Frau Landrätin, Sie haben in Ihrem Landkreis mehr als hundert Flüchtlinge auf einem Schiff untergebracht, das bisher für Donaukreuzfahrten genutzt wurde. Wie kam es dazu?
Auf dem Flußkreuzfahrtschiff MS Rossini in Bach an der Donau leben Flüchtlinge.© Tobias Schmitt
Als sich die Lage im Herbst immer mehr angespannt hat, die Erstaufnahmeeinrichtungen immer weniger Kapazitäten hatten und uns um Unterstützung baten, kam die Reederei aus Heilbronn auf uns mit dem Angebot zu. Am 11. Januar haben wir dann für ein halbes Jahr einen Mietvertrag abgeschlossen.
Wie viele sind auf dem Schiff?
Das Schiff ist zugelassen für 220 Personen und laut Mietvertrag für 200 angemietet. Im Moment sind es gut die Hälfte. Die Bezirksregierung, unser direkter Ansprechpartner, plant eigentlich grundsätzlich mit einer 80-Prozent-Belegung, um für Notfälle einen Puffer zu haben. Es ist ja ein dynamischer Prozess, wir wissen nie, wie viele kommen. Wir sind im Regierungsbezirk sieben Landkreise und drei kreisfreie Städte – und dann schaut man halt. Der eine Kollege sagt, bei mir geht gerade gar nichts mehr, aber der andere macht gerade eine Industriehalle auf, dann können die anderen Landkreise wieder ein bisschen durchschnaufen. So ist der Arbeitsmodus.

_Bereitgestellte Daten_
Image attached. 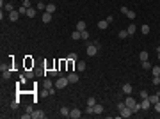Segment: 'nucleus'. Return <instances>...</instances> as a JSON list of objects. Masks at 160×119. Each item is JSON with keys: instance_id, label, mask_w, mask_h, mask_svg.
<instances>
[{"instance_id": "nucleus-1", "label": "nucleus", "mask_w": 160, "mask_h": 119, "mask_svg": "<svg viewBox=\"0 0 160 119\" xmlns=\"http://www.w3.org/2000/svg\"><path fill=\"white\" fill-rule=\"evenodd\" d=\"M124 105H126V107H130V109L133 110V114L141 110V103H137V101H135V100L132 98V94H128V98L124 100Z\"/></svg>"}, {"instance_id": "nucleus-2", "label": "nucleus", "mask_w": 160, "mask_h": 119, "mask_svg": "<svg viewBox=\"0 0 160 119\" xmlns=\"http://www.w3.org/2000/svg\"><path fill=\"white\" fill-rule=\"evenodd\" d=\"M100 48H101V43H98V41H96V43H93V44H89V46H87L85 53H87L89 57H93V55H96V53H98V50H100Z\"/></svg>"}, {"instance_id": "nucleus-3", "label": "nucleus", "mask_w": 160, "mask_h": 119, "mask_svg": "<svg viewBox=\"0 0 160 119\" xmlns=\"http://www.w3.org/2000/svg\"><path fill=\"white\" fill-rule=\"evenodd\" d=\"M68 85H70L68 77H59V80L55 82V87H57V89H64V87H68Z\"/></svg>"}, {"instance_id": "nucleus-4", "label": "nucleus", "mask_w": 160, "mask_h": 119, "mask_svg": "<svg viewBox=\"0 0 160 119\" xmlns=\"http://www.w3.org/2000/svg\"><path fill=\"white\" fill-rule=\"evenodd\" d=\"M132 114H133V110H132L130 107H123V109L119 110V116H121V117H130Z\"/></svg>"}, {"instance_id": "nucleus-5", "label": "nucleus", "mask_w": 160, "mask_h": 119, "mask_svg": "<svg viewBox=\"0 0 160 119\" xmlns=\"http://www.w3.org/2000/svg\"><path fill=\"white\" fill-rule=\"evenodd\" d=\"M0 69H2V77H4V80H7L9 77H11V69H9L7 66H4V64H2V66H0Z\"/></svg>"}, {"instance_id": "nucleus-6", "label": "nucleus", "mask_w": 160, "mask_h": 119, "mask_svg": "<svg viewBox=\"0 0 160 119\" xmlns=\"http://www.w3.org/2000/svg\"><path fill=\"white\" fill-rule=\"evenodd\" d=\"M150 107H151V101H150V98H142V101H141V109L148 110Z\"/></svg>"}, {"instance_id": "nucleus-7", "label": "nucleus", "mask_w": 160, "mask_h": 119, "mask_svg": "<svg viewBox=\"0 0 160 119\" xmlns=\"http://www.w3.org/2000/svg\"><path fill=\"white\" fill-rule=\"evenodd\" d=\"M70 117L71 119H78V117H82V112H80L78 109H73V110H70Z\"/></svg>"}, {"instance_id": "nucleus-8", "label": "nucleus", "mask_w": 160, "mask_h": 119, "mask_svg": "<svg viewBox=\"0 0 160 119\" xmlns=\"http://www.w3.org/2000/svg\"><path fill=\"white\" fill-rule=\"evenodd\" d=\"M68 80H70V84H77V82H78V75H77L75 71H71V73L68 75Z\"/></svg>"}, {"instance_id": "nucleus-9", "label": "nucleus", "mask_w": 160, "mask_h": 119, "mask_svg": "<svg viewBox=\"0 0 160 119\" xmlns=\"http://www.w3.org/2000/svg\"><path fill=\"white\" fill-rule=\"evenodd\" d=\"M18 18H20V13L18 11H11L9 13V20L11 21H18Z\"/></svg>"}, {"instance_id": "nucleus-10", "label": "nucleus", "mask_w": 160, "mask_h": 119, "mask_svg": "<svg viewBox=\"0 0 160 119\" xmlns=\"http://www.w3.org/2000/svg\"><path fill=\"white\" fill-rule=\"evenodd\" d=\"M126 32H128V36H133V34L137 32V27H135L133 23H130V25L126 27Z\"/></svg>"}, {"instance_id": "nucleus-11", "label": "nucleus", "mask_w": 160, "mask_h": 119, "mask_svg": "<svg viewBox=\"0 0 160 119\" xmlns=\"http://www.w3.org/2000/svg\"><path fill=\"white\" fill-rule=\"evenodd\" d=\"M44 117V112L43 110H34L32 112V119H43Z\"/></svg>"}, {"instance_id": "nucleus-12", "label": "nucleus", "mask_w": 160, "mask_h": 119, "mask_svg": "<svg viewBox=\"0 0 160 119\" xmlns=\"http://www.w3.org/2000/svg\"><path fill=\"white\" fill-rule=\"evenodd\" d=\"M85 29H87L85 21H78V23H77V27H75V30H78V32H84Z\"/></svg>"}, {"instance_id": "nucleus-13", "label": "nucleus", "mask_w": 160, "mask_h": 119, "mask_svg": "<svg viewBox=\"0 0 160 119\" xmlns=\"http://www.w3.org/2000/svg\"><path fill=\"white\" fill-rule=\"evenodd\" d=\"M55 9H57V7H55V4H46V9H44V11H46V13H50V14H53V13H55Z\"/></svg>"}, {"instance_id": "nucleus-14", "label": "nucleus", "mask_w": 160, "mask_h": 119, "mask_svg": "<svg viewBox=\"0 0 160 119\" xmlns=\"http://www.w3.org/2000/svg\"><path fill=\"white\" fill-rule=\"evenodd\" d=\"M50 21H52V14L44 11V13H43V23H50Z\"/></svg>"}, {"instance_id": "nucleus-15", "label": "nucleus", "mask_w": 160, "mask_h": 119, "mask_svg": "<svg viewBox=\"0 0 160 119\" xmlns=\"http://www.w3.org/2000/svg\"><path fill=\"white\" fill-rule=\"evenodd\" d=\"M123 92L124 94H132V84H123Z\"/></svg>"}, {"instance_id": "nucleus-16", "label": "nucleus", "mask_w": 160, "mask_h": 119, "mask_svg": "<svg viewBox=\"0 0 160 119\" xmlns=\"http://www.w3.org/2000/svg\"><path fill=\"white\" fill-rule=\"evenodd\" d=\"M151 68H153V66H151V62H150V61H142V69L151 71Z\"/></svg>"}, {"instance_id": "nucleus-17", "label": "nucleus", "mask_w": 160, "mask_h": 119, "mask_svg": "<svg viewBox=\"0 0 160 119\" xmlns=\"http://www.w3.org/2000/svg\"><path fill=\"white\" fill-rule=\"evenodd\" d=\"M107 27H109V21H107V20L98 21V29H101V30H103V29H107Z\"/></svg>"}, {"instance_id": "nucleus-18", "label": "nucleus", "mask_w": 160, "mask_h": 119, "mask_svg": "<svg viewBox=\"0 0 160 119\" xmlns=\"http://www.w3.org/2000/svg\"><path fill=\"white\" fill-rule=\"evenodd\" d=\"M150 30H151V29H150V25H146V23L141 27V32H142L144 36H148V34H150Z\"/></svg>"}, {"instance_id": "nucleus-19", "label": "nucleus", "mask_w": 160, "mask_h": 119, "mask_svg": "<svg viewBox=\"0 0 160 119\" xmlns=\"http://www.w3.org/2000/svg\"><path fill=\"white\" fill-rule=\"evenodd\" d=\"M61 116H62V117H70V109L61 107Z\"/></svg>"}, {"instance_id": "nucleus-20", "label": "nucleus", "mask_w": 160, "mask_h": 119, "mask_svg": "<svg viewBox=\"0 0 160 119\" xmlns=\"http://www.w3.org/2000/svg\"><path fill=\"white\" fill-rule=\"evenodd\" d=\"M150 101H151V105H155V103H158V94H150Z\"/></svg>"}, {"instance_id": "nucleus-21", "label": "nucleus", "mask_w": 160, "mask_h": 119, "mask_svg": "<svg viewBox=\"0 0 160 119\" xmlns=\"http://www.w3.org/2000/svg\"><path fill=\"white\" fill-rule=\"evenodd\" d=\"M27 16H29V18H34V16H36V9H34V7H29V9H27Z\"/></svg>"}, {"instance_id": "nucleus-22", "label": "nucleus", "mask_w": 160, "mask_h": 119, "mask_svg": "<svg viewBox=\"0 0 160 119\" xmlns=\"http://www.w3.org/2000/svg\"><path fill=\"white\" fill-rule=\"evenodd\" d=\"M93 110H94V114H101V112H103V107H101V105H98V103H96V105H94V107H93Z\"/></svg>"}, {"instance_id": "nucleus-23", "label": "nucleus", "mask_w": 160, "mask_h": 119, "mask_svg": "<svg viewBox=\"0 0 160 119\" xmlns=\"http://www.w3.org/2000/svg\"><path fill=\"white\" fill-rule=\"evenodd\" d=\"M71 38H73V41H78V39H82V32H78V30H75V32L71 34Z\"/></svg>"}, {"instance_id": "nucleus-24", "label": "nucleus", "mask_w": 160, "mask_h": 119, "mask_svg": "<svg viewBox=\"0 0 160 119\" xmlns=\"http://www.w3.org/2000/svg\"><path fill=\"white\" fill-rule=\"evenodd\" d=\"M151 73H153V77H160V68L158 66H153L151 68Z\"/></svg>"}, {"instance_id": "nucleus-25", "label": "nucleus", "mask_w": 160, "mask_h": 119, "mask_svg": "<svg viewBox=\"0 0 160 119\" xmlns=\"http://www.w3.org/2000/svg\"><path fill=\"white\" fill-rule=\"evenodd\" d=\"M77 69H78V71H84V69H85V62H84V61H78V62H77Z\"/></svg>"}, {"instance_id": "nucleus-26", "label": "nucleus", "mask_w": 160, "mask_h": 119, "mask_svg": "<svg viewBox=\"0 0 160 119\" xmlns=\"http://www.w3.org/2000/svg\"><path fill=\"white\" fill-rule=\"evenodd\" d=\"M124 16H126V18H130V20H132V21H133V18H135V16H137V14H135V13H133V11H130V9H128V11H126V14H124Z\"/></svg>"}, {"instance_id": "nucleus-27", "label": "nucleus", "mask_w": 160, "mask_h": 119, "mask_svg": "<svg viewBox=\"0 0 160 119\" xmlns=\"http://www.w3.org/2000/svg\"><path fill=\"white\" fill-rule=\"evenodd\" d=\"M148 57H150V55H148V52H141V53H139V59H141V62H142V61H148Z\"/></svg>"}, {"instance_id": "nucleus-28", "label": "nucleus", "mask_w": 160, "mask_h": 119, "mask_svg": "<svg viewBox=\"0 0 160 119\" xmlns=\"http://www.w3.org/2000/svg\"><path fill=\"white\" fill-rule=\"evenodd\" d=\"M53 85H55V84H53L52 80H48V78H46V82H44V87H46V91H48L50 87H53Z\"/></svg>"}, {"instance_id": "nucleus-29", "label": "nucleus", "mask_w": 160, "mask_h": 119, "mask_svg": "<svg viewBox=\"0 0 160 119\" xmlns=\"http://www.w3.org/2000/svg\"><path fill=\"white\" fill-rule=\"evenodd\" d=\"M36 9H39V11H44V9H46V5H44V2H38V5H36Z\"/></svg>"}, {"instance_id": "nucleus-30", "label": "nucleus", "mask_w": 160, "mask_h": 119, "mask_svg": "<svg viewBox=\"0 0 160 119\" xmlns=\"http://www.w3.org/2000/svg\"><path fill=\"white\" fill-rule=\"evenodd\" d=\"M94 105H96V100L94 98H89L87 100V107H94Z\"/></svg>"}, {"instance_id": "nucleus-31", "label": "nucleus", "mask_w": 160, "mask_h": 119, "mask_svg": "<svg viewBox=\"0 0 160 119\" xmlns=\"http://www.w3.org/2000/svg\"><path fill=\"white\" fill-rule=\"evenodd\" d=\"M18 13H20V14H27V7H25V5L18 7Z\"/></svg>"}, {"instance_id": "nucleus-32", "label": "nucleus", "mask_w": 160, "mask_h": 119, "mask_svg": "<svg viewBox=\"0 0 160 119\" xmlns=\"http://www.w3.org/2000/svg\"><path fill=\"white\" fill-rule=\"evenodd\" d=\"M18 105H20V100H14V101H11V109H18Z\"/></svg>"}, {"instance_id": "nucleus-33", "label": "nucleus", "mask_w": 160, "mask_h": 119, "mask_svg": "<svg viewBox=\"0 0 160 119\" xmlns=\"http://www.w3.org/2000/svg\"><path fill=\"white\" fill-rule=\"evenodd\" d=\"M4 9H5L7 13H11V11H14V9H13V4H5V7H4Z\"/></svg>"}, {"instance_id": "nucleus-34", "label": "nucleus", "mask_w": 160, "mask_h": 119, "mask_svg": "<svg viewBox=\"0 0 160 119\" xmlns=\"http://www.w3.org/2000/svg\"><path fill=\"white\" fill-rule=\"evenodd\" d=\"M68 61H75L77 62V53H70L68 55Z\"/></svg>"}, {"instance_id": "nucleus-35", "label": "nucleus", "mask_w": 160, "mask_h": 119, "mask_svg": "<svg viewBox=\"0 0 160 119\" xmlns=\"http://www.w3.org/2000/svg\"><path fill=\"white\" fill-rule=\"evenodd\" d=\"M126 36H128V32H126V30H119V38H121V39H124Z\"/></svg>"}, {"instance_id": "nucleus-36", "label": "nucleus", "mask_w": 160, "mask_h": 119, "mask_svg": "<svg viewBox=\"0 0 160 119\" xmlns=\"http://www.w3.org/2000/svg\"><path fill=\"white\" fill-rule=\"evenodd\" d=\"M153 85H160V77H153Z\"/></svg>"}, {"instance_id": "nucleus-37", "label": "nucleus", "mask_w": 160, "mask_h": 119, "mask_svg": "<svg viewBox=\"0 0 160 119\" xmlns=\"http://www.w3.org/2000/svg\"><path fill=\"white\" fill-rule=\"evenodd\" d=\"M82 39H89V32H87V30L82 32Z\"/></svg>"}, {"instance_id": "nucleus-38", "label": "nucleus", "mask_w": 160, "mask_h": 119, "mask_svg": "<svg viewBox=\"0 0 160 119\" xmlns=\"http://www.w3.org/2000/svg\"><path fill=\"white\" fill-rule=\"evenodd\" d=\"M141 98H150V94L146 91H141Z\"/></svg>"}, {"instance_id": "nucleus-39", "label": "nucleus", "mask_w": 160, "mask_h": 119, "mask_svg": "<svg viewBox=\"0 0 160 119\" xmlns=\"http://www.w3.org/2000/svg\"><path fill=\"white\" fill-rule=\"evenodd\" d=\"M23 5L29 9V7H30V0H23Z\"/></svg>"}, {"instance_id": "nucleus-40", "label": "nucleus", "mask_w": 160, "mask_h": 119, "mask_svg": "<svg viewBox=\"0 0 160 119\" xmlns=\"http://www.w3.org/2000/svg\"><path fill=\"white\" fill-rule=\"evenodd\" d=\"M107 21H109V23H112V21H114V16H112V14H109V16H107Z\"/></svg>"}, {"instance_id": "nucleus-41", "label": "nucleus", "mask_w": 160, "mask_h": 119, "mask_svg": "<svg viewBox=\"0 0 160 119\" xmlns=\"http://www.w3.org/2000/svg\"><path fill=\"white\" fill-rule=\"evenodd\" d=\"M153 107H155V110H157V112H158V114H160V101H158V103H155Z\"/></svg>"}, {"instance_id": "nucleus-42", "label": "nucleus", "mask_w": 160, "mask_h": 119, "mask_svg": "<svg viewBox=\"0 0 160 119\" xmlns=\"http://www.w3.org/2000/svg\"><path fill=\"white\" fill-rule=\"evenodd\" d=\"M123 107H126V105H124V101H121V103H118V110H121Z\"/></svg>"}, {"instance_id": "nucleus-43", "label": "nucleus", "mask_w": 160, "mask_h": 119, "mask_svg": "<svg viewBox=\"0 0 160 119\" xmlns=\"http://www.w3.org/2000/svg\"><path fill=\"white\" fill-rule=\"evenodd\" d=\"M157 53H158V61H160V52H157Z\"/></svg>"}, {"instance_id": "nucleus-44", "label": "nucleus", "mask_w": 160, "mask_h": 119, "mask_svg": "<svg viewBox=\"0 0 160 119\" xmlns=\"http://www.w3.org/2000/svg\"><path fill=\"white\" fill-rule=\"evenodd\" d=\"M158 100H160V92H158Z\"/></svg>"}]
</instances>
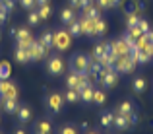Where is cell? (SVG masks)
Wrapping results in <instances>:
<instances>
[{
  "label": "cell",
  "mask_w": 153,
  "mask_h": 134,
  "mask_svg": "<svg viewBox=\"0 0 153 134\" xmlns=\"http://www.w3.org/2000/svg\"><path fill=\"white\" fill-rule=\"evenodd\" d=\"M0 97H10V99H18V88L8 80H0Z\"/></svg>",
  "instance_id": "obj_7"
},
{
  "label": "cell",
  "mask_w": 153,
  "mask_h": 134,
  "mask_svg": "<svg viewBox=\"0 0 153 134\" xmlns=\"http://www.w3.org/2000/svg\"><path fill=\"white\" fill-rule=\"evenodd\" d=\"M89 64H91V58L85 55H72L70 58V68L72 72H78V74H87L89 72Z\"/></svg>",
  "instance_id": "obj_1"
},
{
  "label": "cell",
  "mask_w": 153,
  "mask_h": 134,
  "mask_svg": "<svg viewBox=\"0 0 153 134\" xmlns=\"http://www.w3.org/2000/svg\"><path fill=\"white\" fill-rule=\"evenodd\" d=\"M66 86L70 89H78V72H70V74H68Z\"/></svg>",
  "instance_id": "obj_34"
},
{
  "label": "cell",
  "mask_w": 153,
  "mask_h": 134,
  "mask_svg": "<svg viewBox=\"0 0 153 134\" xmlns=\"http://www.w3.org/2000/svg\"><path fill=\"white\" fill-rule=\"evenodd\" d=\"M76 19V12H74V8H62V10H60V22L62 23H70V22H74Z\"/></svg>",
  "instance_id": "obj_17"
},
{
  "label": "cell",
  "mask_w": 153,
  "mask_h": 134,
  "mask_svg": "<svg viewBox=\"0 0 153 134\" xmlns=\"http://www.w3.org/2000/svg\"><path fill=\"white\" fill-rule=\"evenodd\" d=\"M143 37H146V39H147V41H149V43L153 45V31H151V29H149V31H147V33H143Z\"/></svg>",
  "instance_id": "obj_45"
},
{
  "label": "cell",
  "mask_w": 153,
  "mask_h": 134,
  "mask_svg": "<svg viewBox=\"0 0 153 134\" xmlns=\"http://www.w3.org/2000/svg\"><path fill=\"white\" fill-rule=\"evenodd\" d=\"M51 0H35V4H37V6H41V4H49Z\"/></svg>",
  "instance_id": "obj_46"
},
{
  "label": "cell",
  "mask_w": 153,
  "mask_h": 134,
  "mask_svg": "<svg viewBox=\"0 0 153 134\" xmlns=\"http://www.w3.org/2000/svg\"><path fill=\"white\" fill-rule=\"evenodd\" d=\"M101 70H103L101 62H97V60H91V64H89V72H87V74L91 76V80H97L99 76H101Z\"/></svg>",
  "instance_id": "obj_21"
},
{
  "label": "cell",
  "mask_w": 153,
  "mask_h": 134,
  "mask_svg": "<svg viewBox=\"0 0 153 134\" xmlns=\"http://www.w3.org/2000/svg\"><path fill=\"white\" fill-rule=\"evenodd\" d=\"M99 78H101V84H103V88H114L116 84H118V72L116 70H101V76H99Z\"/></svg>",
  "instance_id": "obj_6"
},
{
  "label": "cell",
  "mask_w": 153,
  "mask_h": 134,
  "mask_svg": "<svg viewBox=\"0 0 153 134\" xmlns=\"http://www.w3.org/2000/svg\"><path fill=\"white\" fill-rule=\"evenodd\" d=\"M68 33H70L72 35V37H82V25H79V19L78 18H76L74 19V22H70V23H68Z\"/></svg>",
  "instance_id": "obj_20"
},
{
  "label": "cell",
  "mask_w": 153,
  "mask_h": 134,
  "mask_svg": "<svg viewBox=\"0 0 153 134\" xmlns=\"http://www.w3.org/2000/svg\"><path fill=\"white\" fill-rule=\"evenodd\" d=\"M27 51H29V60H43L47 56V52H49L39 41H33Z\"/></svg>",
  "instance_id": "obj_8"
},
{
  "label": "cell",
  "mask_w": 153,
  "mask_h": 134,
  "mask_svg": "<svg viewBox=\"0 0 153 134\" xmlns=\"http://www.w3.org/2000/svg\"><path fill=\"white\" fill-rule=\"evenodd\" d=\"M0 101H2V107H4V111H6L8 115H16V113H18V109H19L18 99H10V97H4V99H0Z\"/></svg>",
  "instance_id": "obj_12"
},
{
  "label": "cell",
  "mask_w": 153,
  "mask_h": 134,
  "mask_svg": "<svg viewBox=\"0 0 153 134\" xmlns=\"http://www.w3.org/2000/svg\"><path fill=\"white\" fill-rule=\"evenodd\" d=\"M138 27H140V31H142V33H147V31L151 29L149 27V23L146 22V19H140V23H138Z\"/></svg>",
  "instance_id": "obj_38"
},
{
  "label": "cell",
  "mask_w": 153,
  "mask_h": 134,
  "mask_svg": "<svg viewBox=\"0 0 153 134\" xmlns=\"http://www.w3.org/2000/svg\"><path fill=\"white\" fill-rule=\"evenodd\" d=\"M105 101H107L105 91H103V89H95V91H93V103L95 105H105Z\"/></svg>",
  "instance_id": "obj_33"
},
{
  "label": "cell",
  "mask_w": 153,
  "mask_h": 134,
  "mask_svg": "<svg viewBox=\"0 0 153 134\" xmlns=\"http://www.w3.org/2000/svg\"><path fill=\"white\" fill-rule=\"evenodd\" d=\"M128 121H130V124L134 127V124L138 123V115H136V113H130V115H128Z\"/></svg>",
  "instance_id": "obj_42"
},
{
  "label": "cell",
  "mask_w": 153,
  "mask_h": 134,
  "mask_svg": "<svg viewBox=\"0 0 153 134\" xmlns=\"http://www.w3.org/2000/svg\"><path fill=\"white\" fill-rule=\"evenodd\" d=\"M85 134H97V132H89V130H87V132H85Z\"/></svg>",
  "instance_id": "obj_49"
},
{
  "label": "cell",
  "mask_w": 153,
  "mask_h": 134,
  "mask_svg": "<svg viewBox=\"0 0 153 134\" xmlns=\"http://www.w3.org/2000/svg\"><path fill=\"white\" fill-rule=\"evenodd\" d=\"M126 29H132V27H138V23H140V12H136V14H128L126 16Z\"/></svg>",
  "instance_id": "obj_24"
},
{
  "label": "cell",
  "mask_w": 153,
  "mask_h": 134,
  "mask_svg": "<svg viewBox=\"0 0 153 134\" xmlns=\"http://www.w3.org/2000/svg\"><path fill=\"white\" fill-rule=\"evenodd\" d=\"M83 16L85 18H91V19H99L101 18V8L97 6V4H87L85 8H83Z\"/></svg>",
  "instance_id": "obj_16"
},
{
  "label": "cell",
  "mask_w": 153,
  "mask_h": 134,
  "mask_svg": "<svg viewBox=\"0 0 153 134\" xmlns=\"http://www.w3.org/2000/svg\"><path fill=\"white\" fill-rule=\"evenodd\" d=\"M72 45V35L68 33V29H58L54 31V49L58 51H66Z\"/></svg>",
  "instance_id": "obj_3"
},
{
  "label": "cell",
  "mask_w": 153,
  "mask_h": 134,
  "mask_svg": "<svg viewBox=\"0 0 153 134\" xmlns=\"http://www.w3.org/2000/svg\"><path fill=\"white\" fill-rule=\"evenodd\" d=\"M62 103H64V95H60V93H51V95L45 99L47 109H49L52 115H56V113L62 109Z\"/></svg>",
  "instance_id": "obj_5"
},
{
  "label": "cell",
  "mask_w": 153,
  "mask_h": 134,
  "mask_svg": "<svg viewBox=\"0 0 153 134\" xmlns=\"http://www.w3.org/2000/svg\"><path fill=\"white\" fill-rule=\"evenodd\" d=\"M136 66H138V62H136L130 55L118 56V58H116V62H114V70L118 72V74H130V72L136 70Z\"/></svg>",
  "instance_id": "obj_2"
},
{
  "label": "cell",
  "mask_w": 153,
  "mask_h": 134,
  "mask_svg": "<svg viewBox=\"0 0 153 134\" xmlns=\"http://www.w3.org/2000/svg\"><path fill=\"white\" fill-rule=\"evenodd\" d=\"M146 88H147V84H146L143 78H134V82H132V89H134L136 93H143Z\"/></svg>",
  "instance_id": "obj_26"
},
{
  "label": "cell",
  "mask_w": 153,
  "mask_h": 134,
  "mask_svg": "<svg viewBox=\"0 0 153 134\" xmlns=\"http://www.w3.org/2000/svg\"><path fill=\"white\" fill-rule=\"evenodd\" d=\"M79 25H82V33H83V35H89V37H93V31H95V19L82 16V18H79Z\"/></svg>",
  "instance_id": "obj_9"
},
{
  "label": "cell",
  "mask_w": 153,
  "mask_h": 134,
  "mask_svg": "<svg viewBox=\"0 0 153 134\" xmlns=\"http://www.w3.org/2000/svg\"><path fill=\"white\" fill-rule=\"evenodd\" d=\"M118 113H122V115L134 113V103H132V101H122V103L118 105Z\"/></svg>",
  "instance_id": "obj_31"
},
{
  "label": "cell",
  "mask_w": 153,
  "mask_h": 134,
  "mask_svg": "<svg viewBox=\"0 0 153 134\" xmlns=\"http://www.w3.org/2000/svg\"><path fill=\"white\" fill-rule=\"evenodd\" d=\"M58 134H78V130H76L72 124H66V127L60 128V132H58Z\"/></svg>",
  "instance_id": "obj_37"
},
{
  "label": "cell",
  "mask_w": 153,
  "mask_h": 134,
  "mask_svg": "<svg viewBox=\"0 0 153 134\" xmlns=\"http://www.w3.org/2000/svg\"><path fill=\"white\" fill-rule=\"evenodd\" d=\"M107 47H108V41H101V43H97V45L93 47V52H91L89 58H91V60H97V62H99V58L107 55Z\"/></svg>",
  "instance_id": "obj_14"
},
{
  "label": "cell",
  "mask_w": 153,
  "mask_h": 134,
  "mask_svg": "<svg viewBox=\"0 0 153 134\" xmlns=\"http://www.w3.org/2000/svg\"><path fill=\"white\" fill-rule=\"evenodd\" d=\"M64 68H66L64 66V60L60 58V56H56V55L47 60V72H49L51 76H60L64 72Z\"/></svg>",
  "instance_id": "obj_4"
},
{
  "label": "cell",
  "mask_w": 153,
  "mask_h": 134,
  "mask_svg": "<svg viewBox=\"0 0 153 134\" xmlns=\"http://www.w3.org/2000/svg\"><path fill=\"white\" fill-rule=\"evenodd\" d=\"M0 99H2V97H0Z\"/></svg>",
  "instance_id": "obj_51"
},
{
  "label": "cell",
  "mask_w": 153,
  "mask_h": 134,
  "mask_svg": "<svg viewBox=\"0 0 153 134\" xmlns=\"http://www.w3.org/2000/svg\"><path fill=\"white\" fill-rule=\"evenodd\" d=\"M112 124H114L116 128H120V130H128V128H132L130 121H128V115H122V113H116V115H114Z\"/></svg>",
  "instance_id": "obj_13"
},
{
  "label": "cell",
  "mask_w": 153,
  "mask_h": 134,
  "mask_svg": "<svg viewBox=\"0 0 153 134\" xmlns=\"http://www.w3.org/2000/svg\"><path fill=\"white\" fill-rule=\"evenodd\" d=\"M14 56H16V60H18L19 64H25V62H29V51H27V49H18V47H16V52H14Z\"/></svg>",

_Aufgabe A_
Prüfe, ob die Aussagen (i), (ii) und (iii) mit dem Text über die Flüchtlingsunterbringung auf dem Schiff übereinstimmen. Antworte jeweils mit Ja oder Nein und zitiere die entscheidenden Worte wörtlich: (i) Der Mietvertrag wurde für ein ganzes Jahr abgeschlossen. (ii) Das Schiff ist für 220 Personen zugelassen. (iii) Die Reederei kommt aus Heilbronn.
_Aufgabe B_
Führe den Text über die Flüchtlingsunterbringung auf dem Schiff im gleichen Interviewstil nach seinem letzten Satz fort.
Die Einträge sind eigenständiges Material und gehören nicht zum Text über die Flüchtlingsunterbringung auf dem Schiff.

_Lösung A_
(i) Nein: „Am 11. Januar haben wir dann für ein halbes Jahr einen Mietvertrag abgeschlossen.“
(ii) Ja: „Das Schiff ist zugelassen für 220 Personen“
(iii) Ja: „kam die Reederei aus Heilbronn auf uns mit dem Angebot zu“

_Lösung B_
Tanja Schweiger von den Freien Wählern ist Landrätin des Landkreises Regensburg© Tobias Schmitt
Was ist der Unterschied zwischen dem Schiff und zum Beispiel einer Industriehalle?
Wie würden Sie den Zustand des Schiffs beschreiben?
Es ist nicht neu, 40 Jahre alt, aber in einem guten Zustand.
Ich frage nur, damit die Leute nicht denken, das sei ein heruntergekommenes Teil, aus dem noch einer letzten Profit schlagen will.
Nein, gar nicht.
Sie sind seit 2014 im Amt, waren also auch schon in der Flüchtlingskrise 2015/16 verantwortlich und wissen, wie schnell Debatten symbolisch aufgeladen werden und abdriften können. Gab es das in Bezug auf das Schiff auch schon, dass die Leute sagen: Jetzt werden die Flüchtlinge auch noch da untergebracht, wo wir uns nicht einmal den Urlaub leisten können?
An mich ist derlei bisher nicht herangetragen worden.
Warum steht das Schiff da, wo es steht?
Es braucht einen Anleger, an dem das Schiff rund um die Uhr bleiben kann. Diese Genehmigung, für die zum Beispiel Lärm- und Naturschutz begutachtet werden, gibt es für Bach an der Donau, 15 Kilometer vor Regensburg. Ursprünglich war der Anleger dafür gedacht, dass Schiffe, wenn sie wegen Hochwasser nicht weiterfahren können, die Möglichkeit haben, vorher zu parken.
Manche in Bach an der Donau sagen: Ausgerechnet da, wo so wenig los ist und die Flüchtlinge nicht wüssten was sie den ganzen Tag lang tun sollten, kämen die jetzt hin.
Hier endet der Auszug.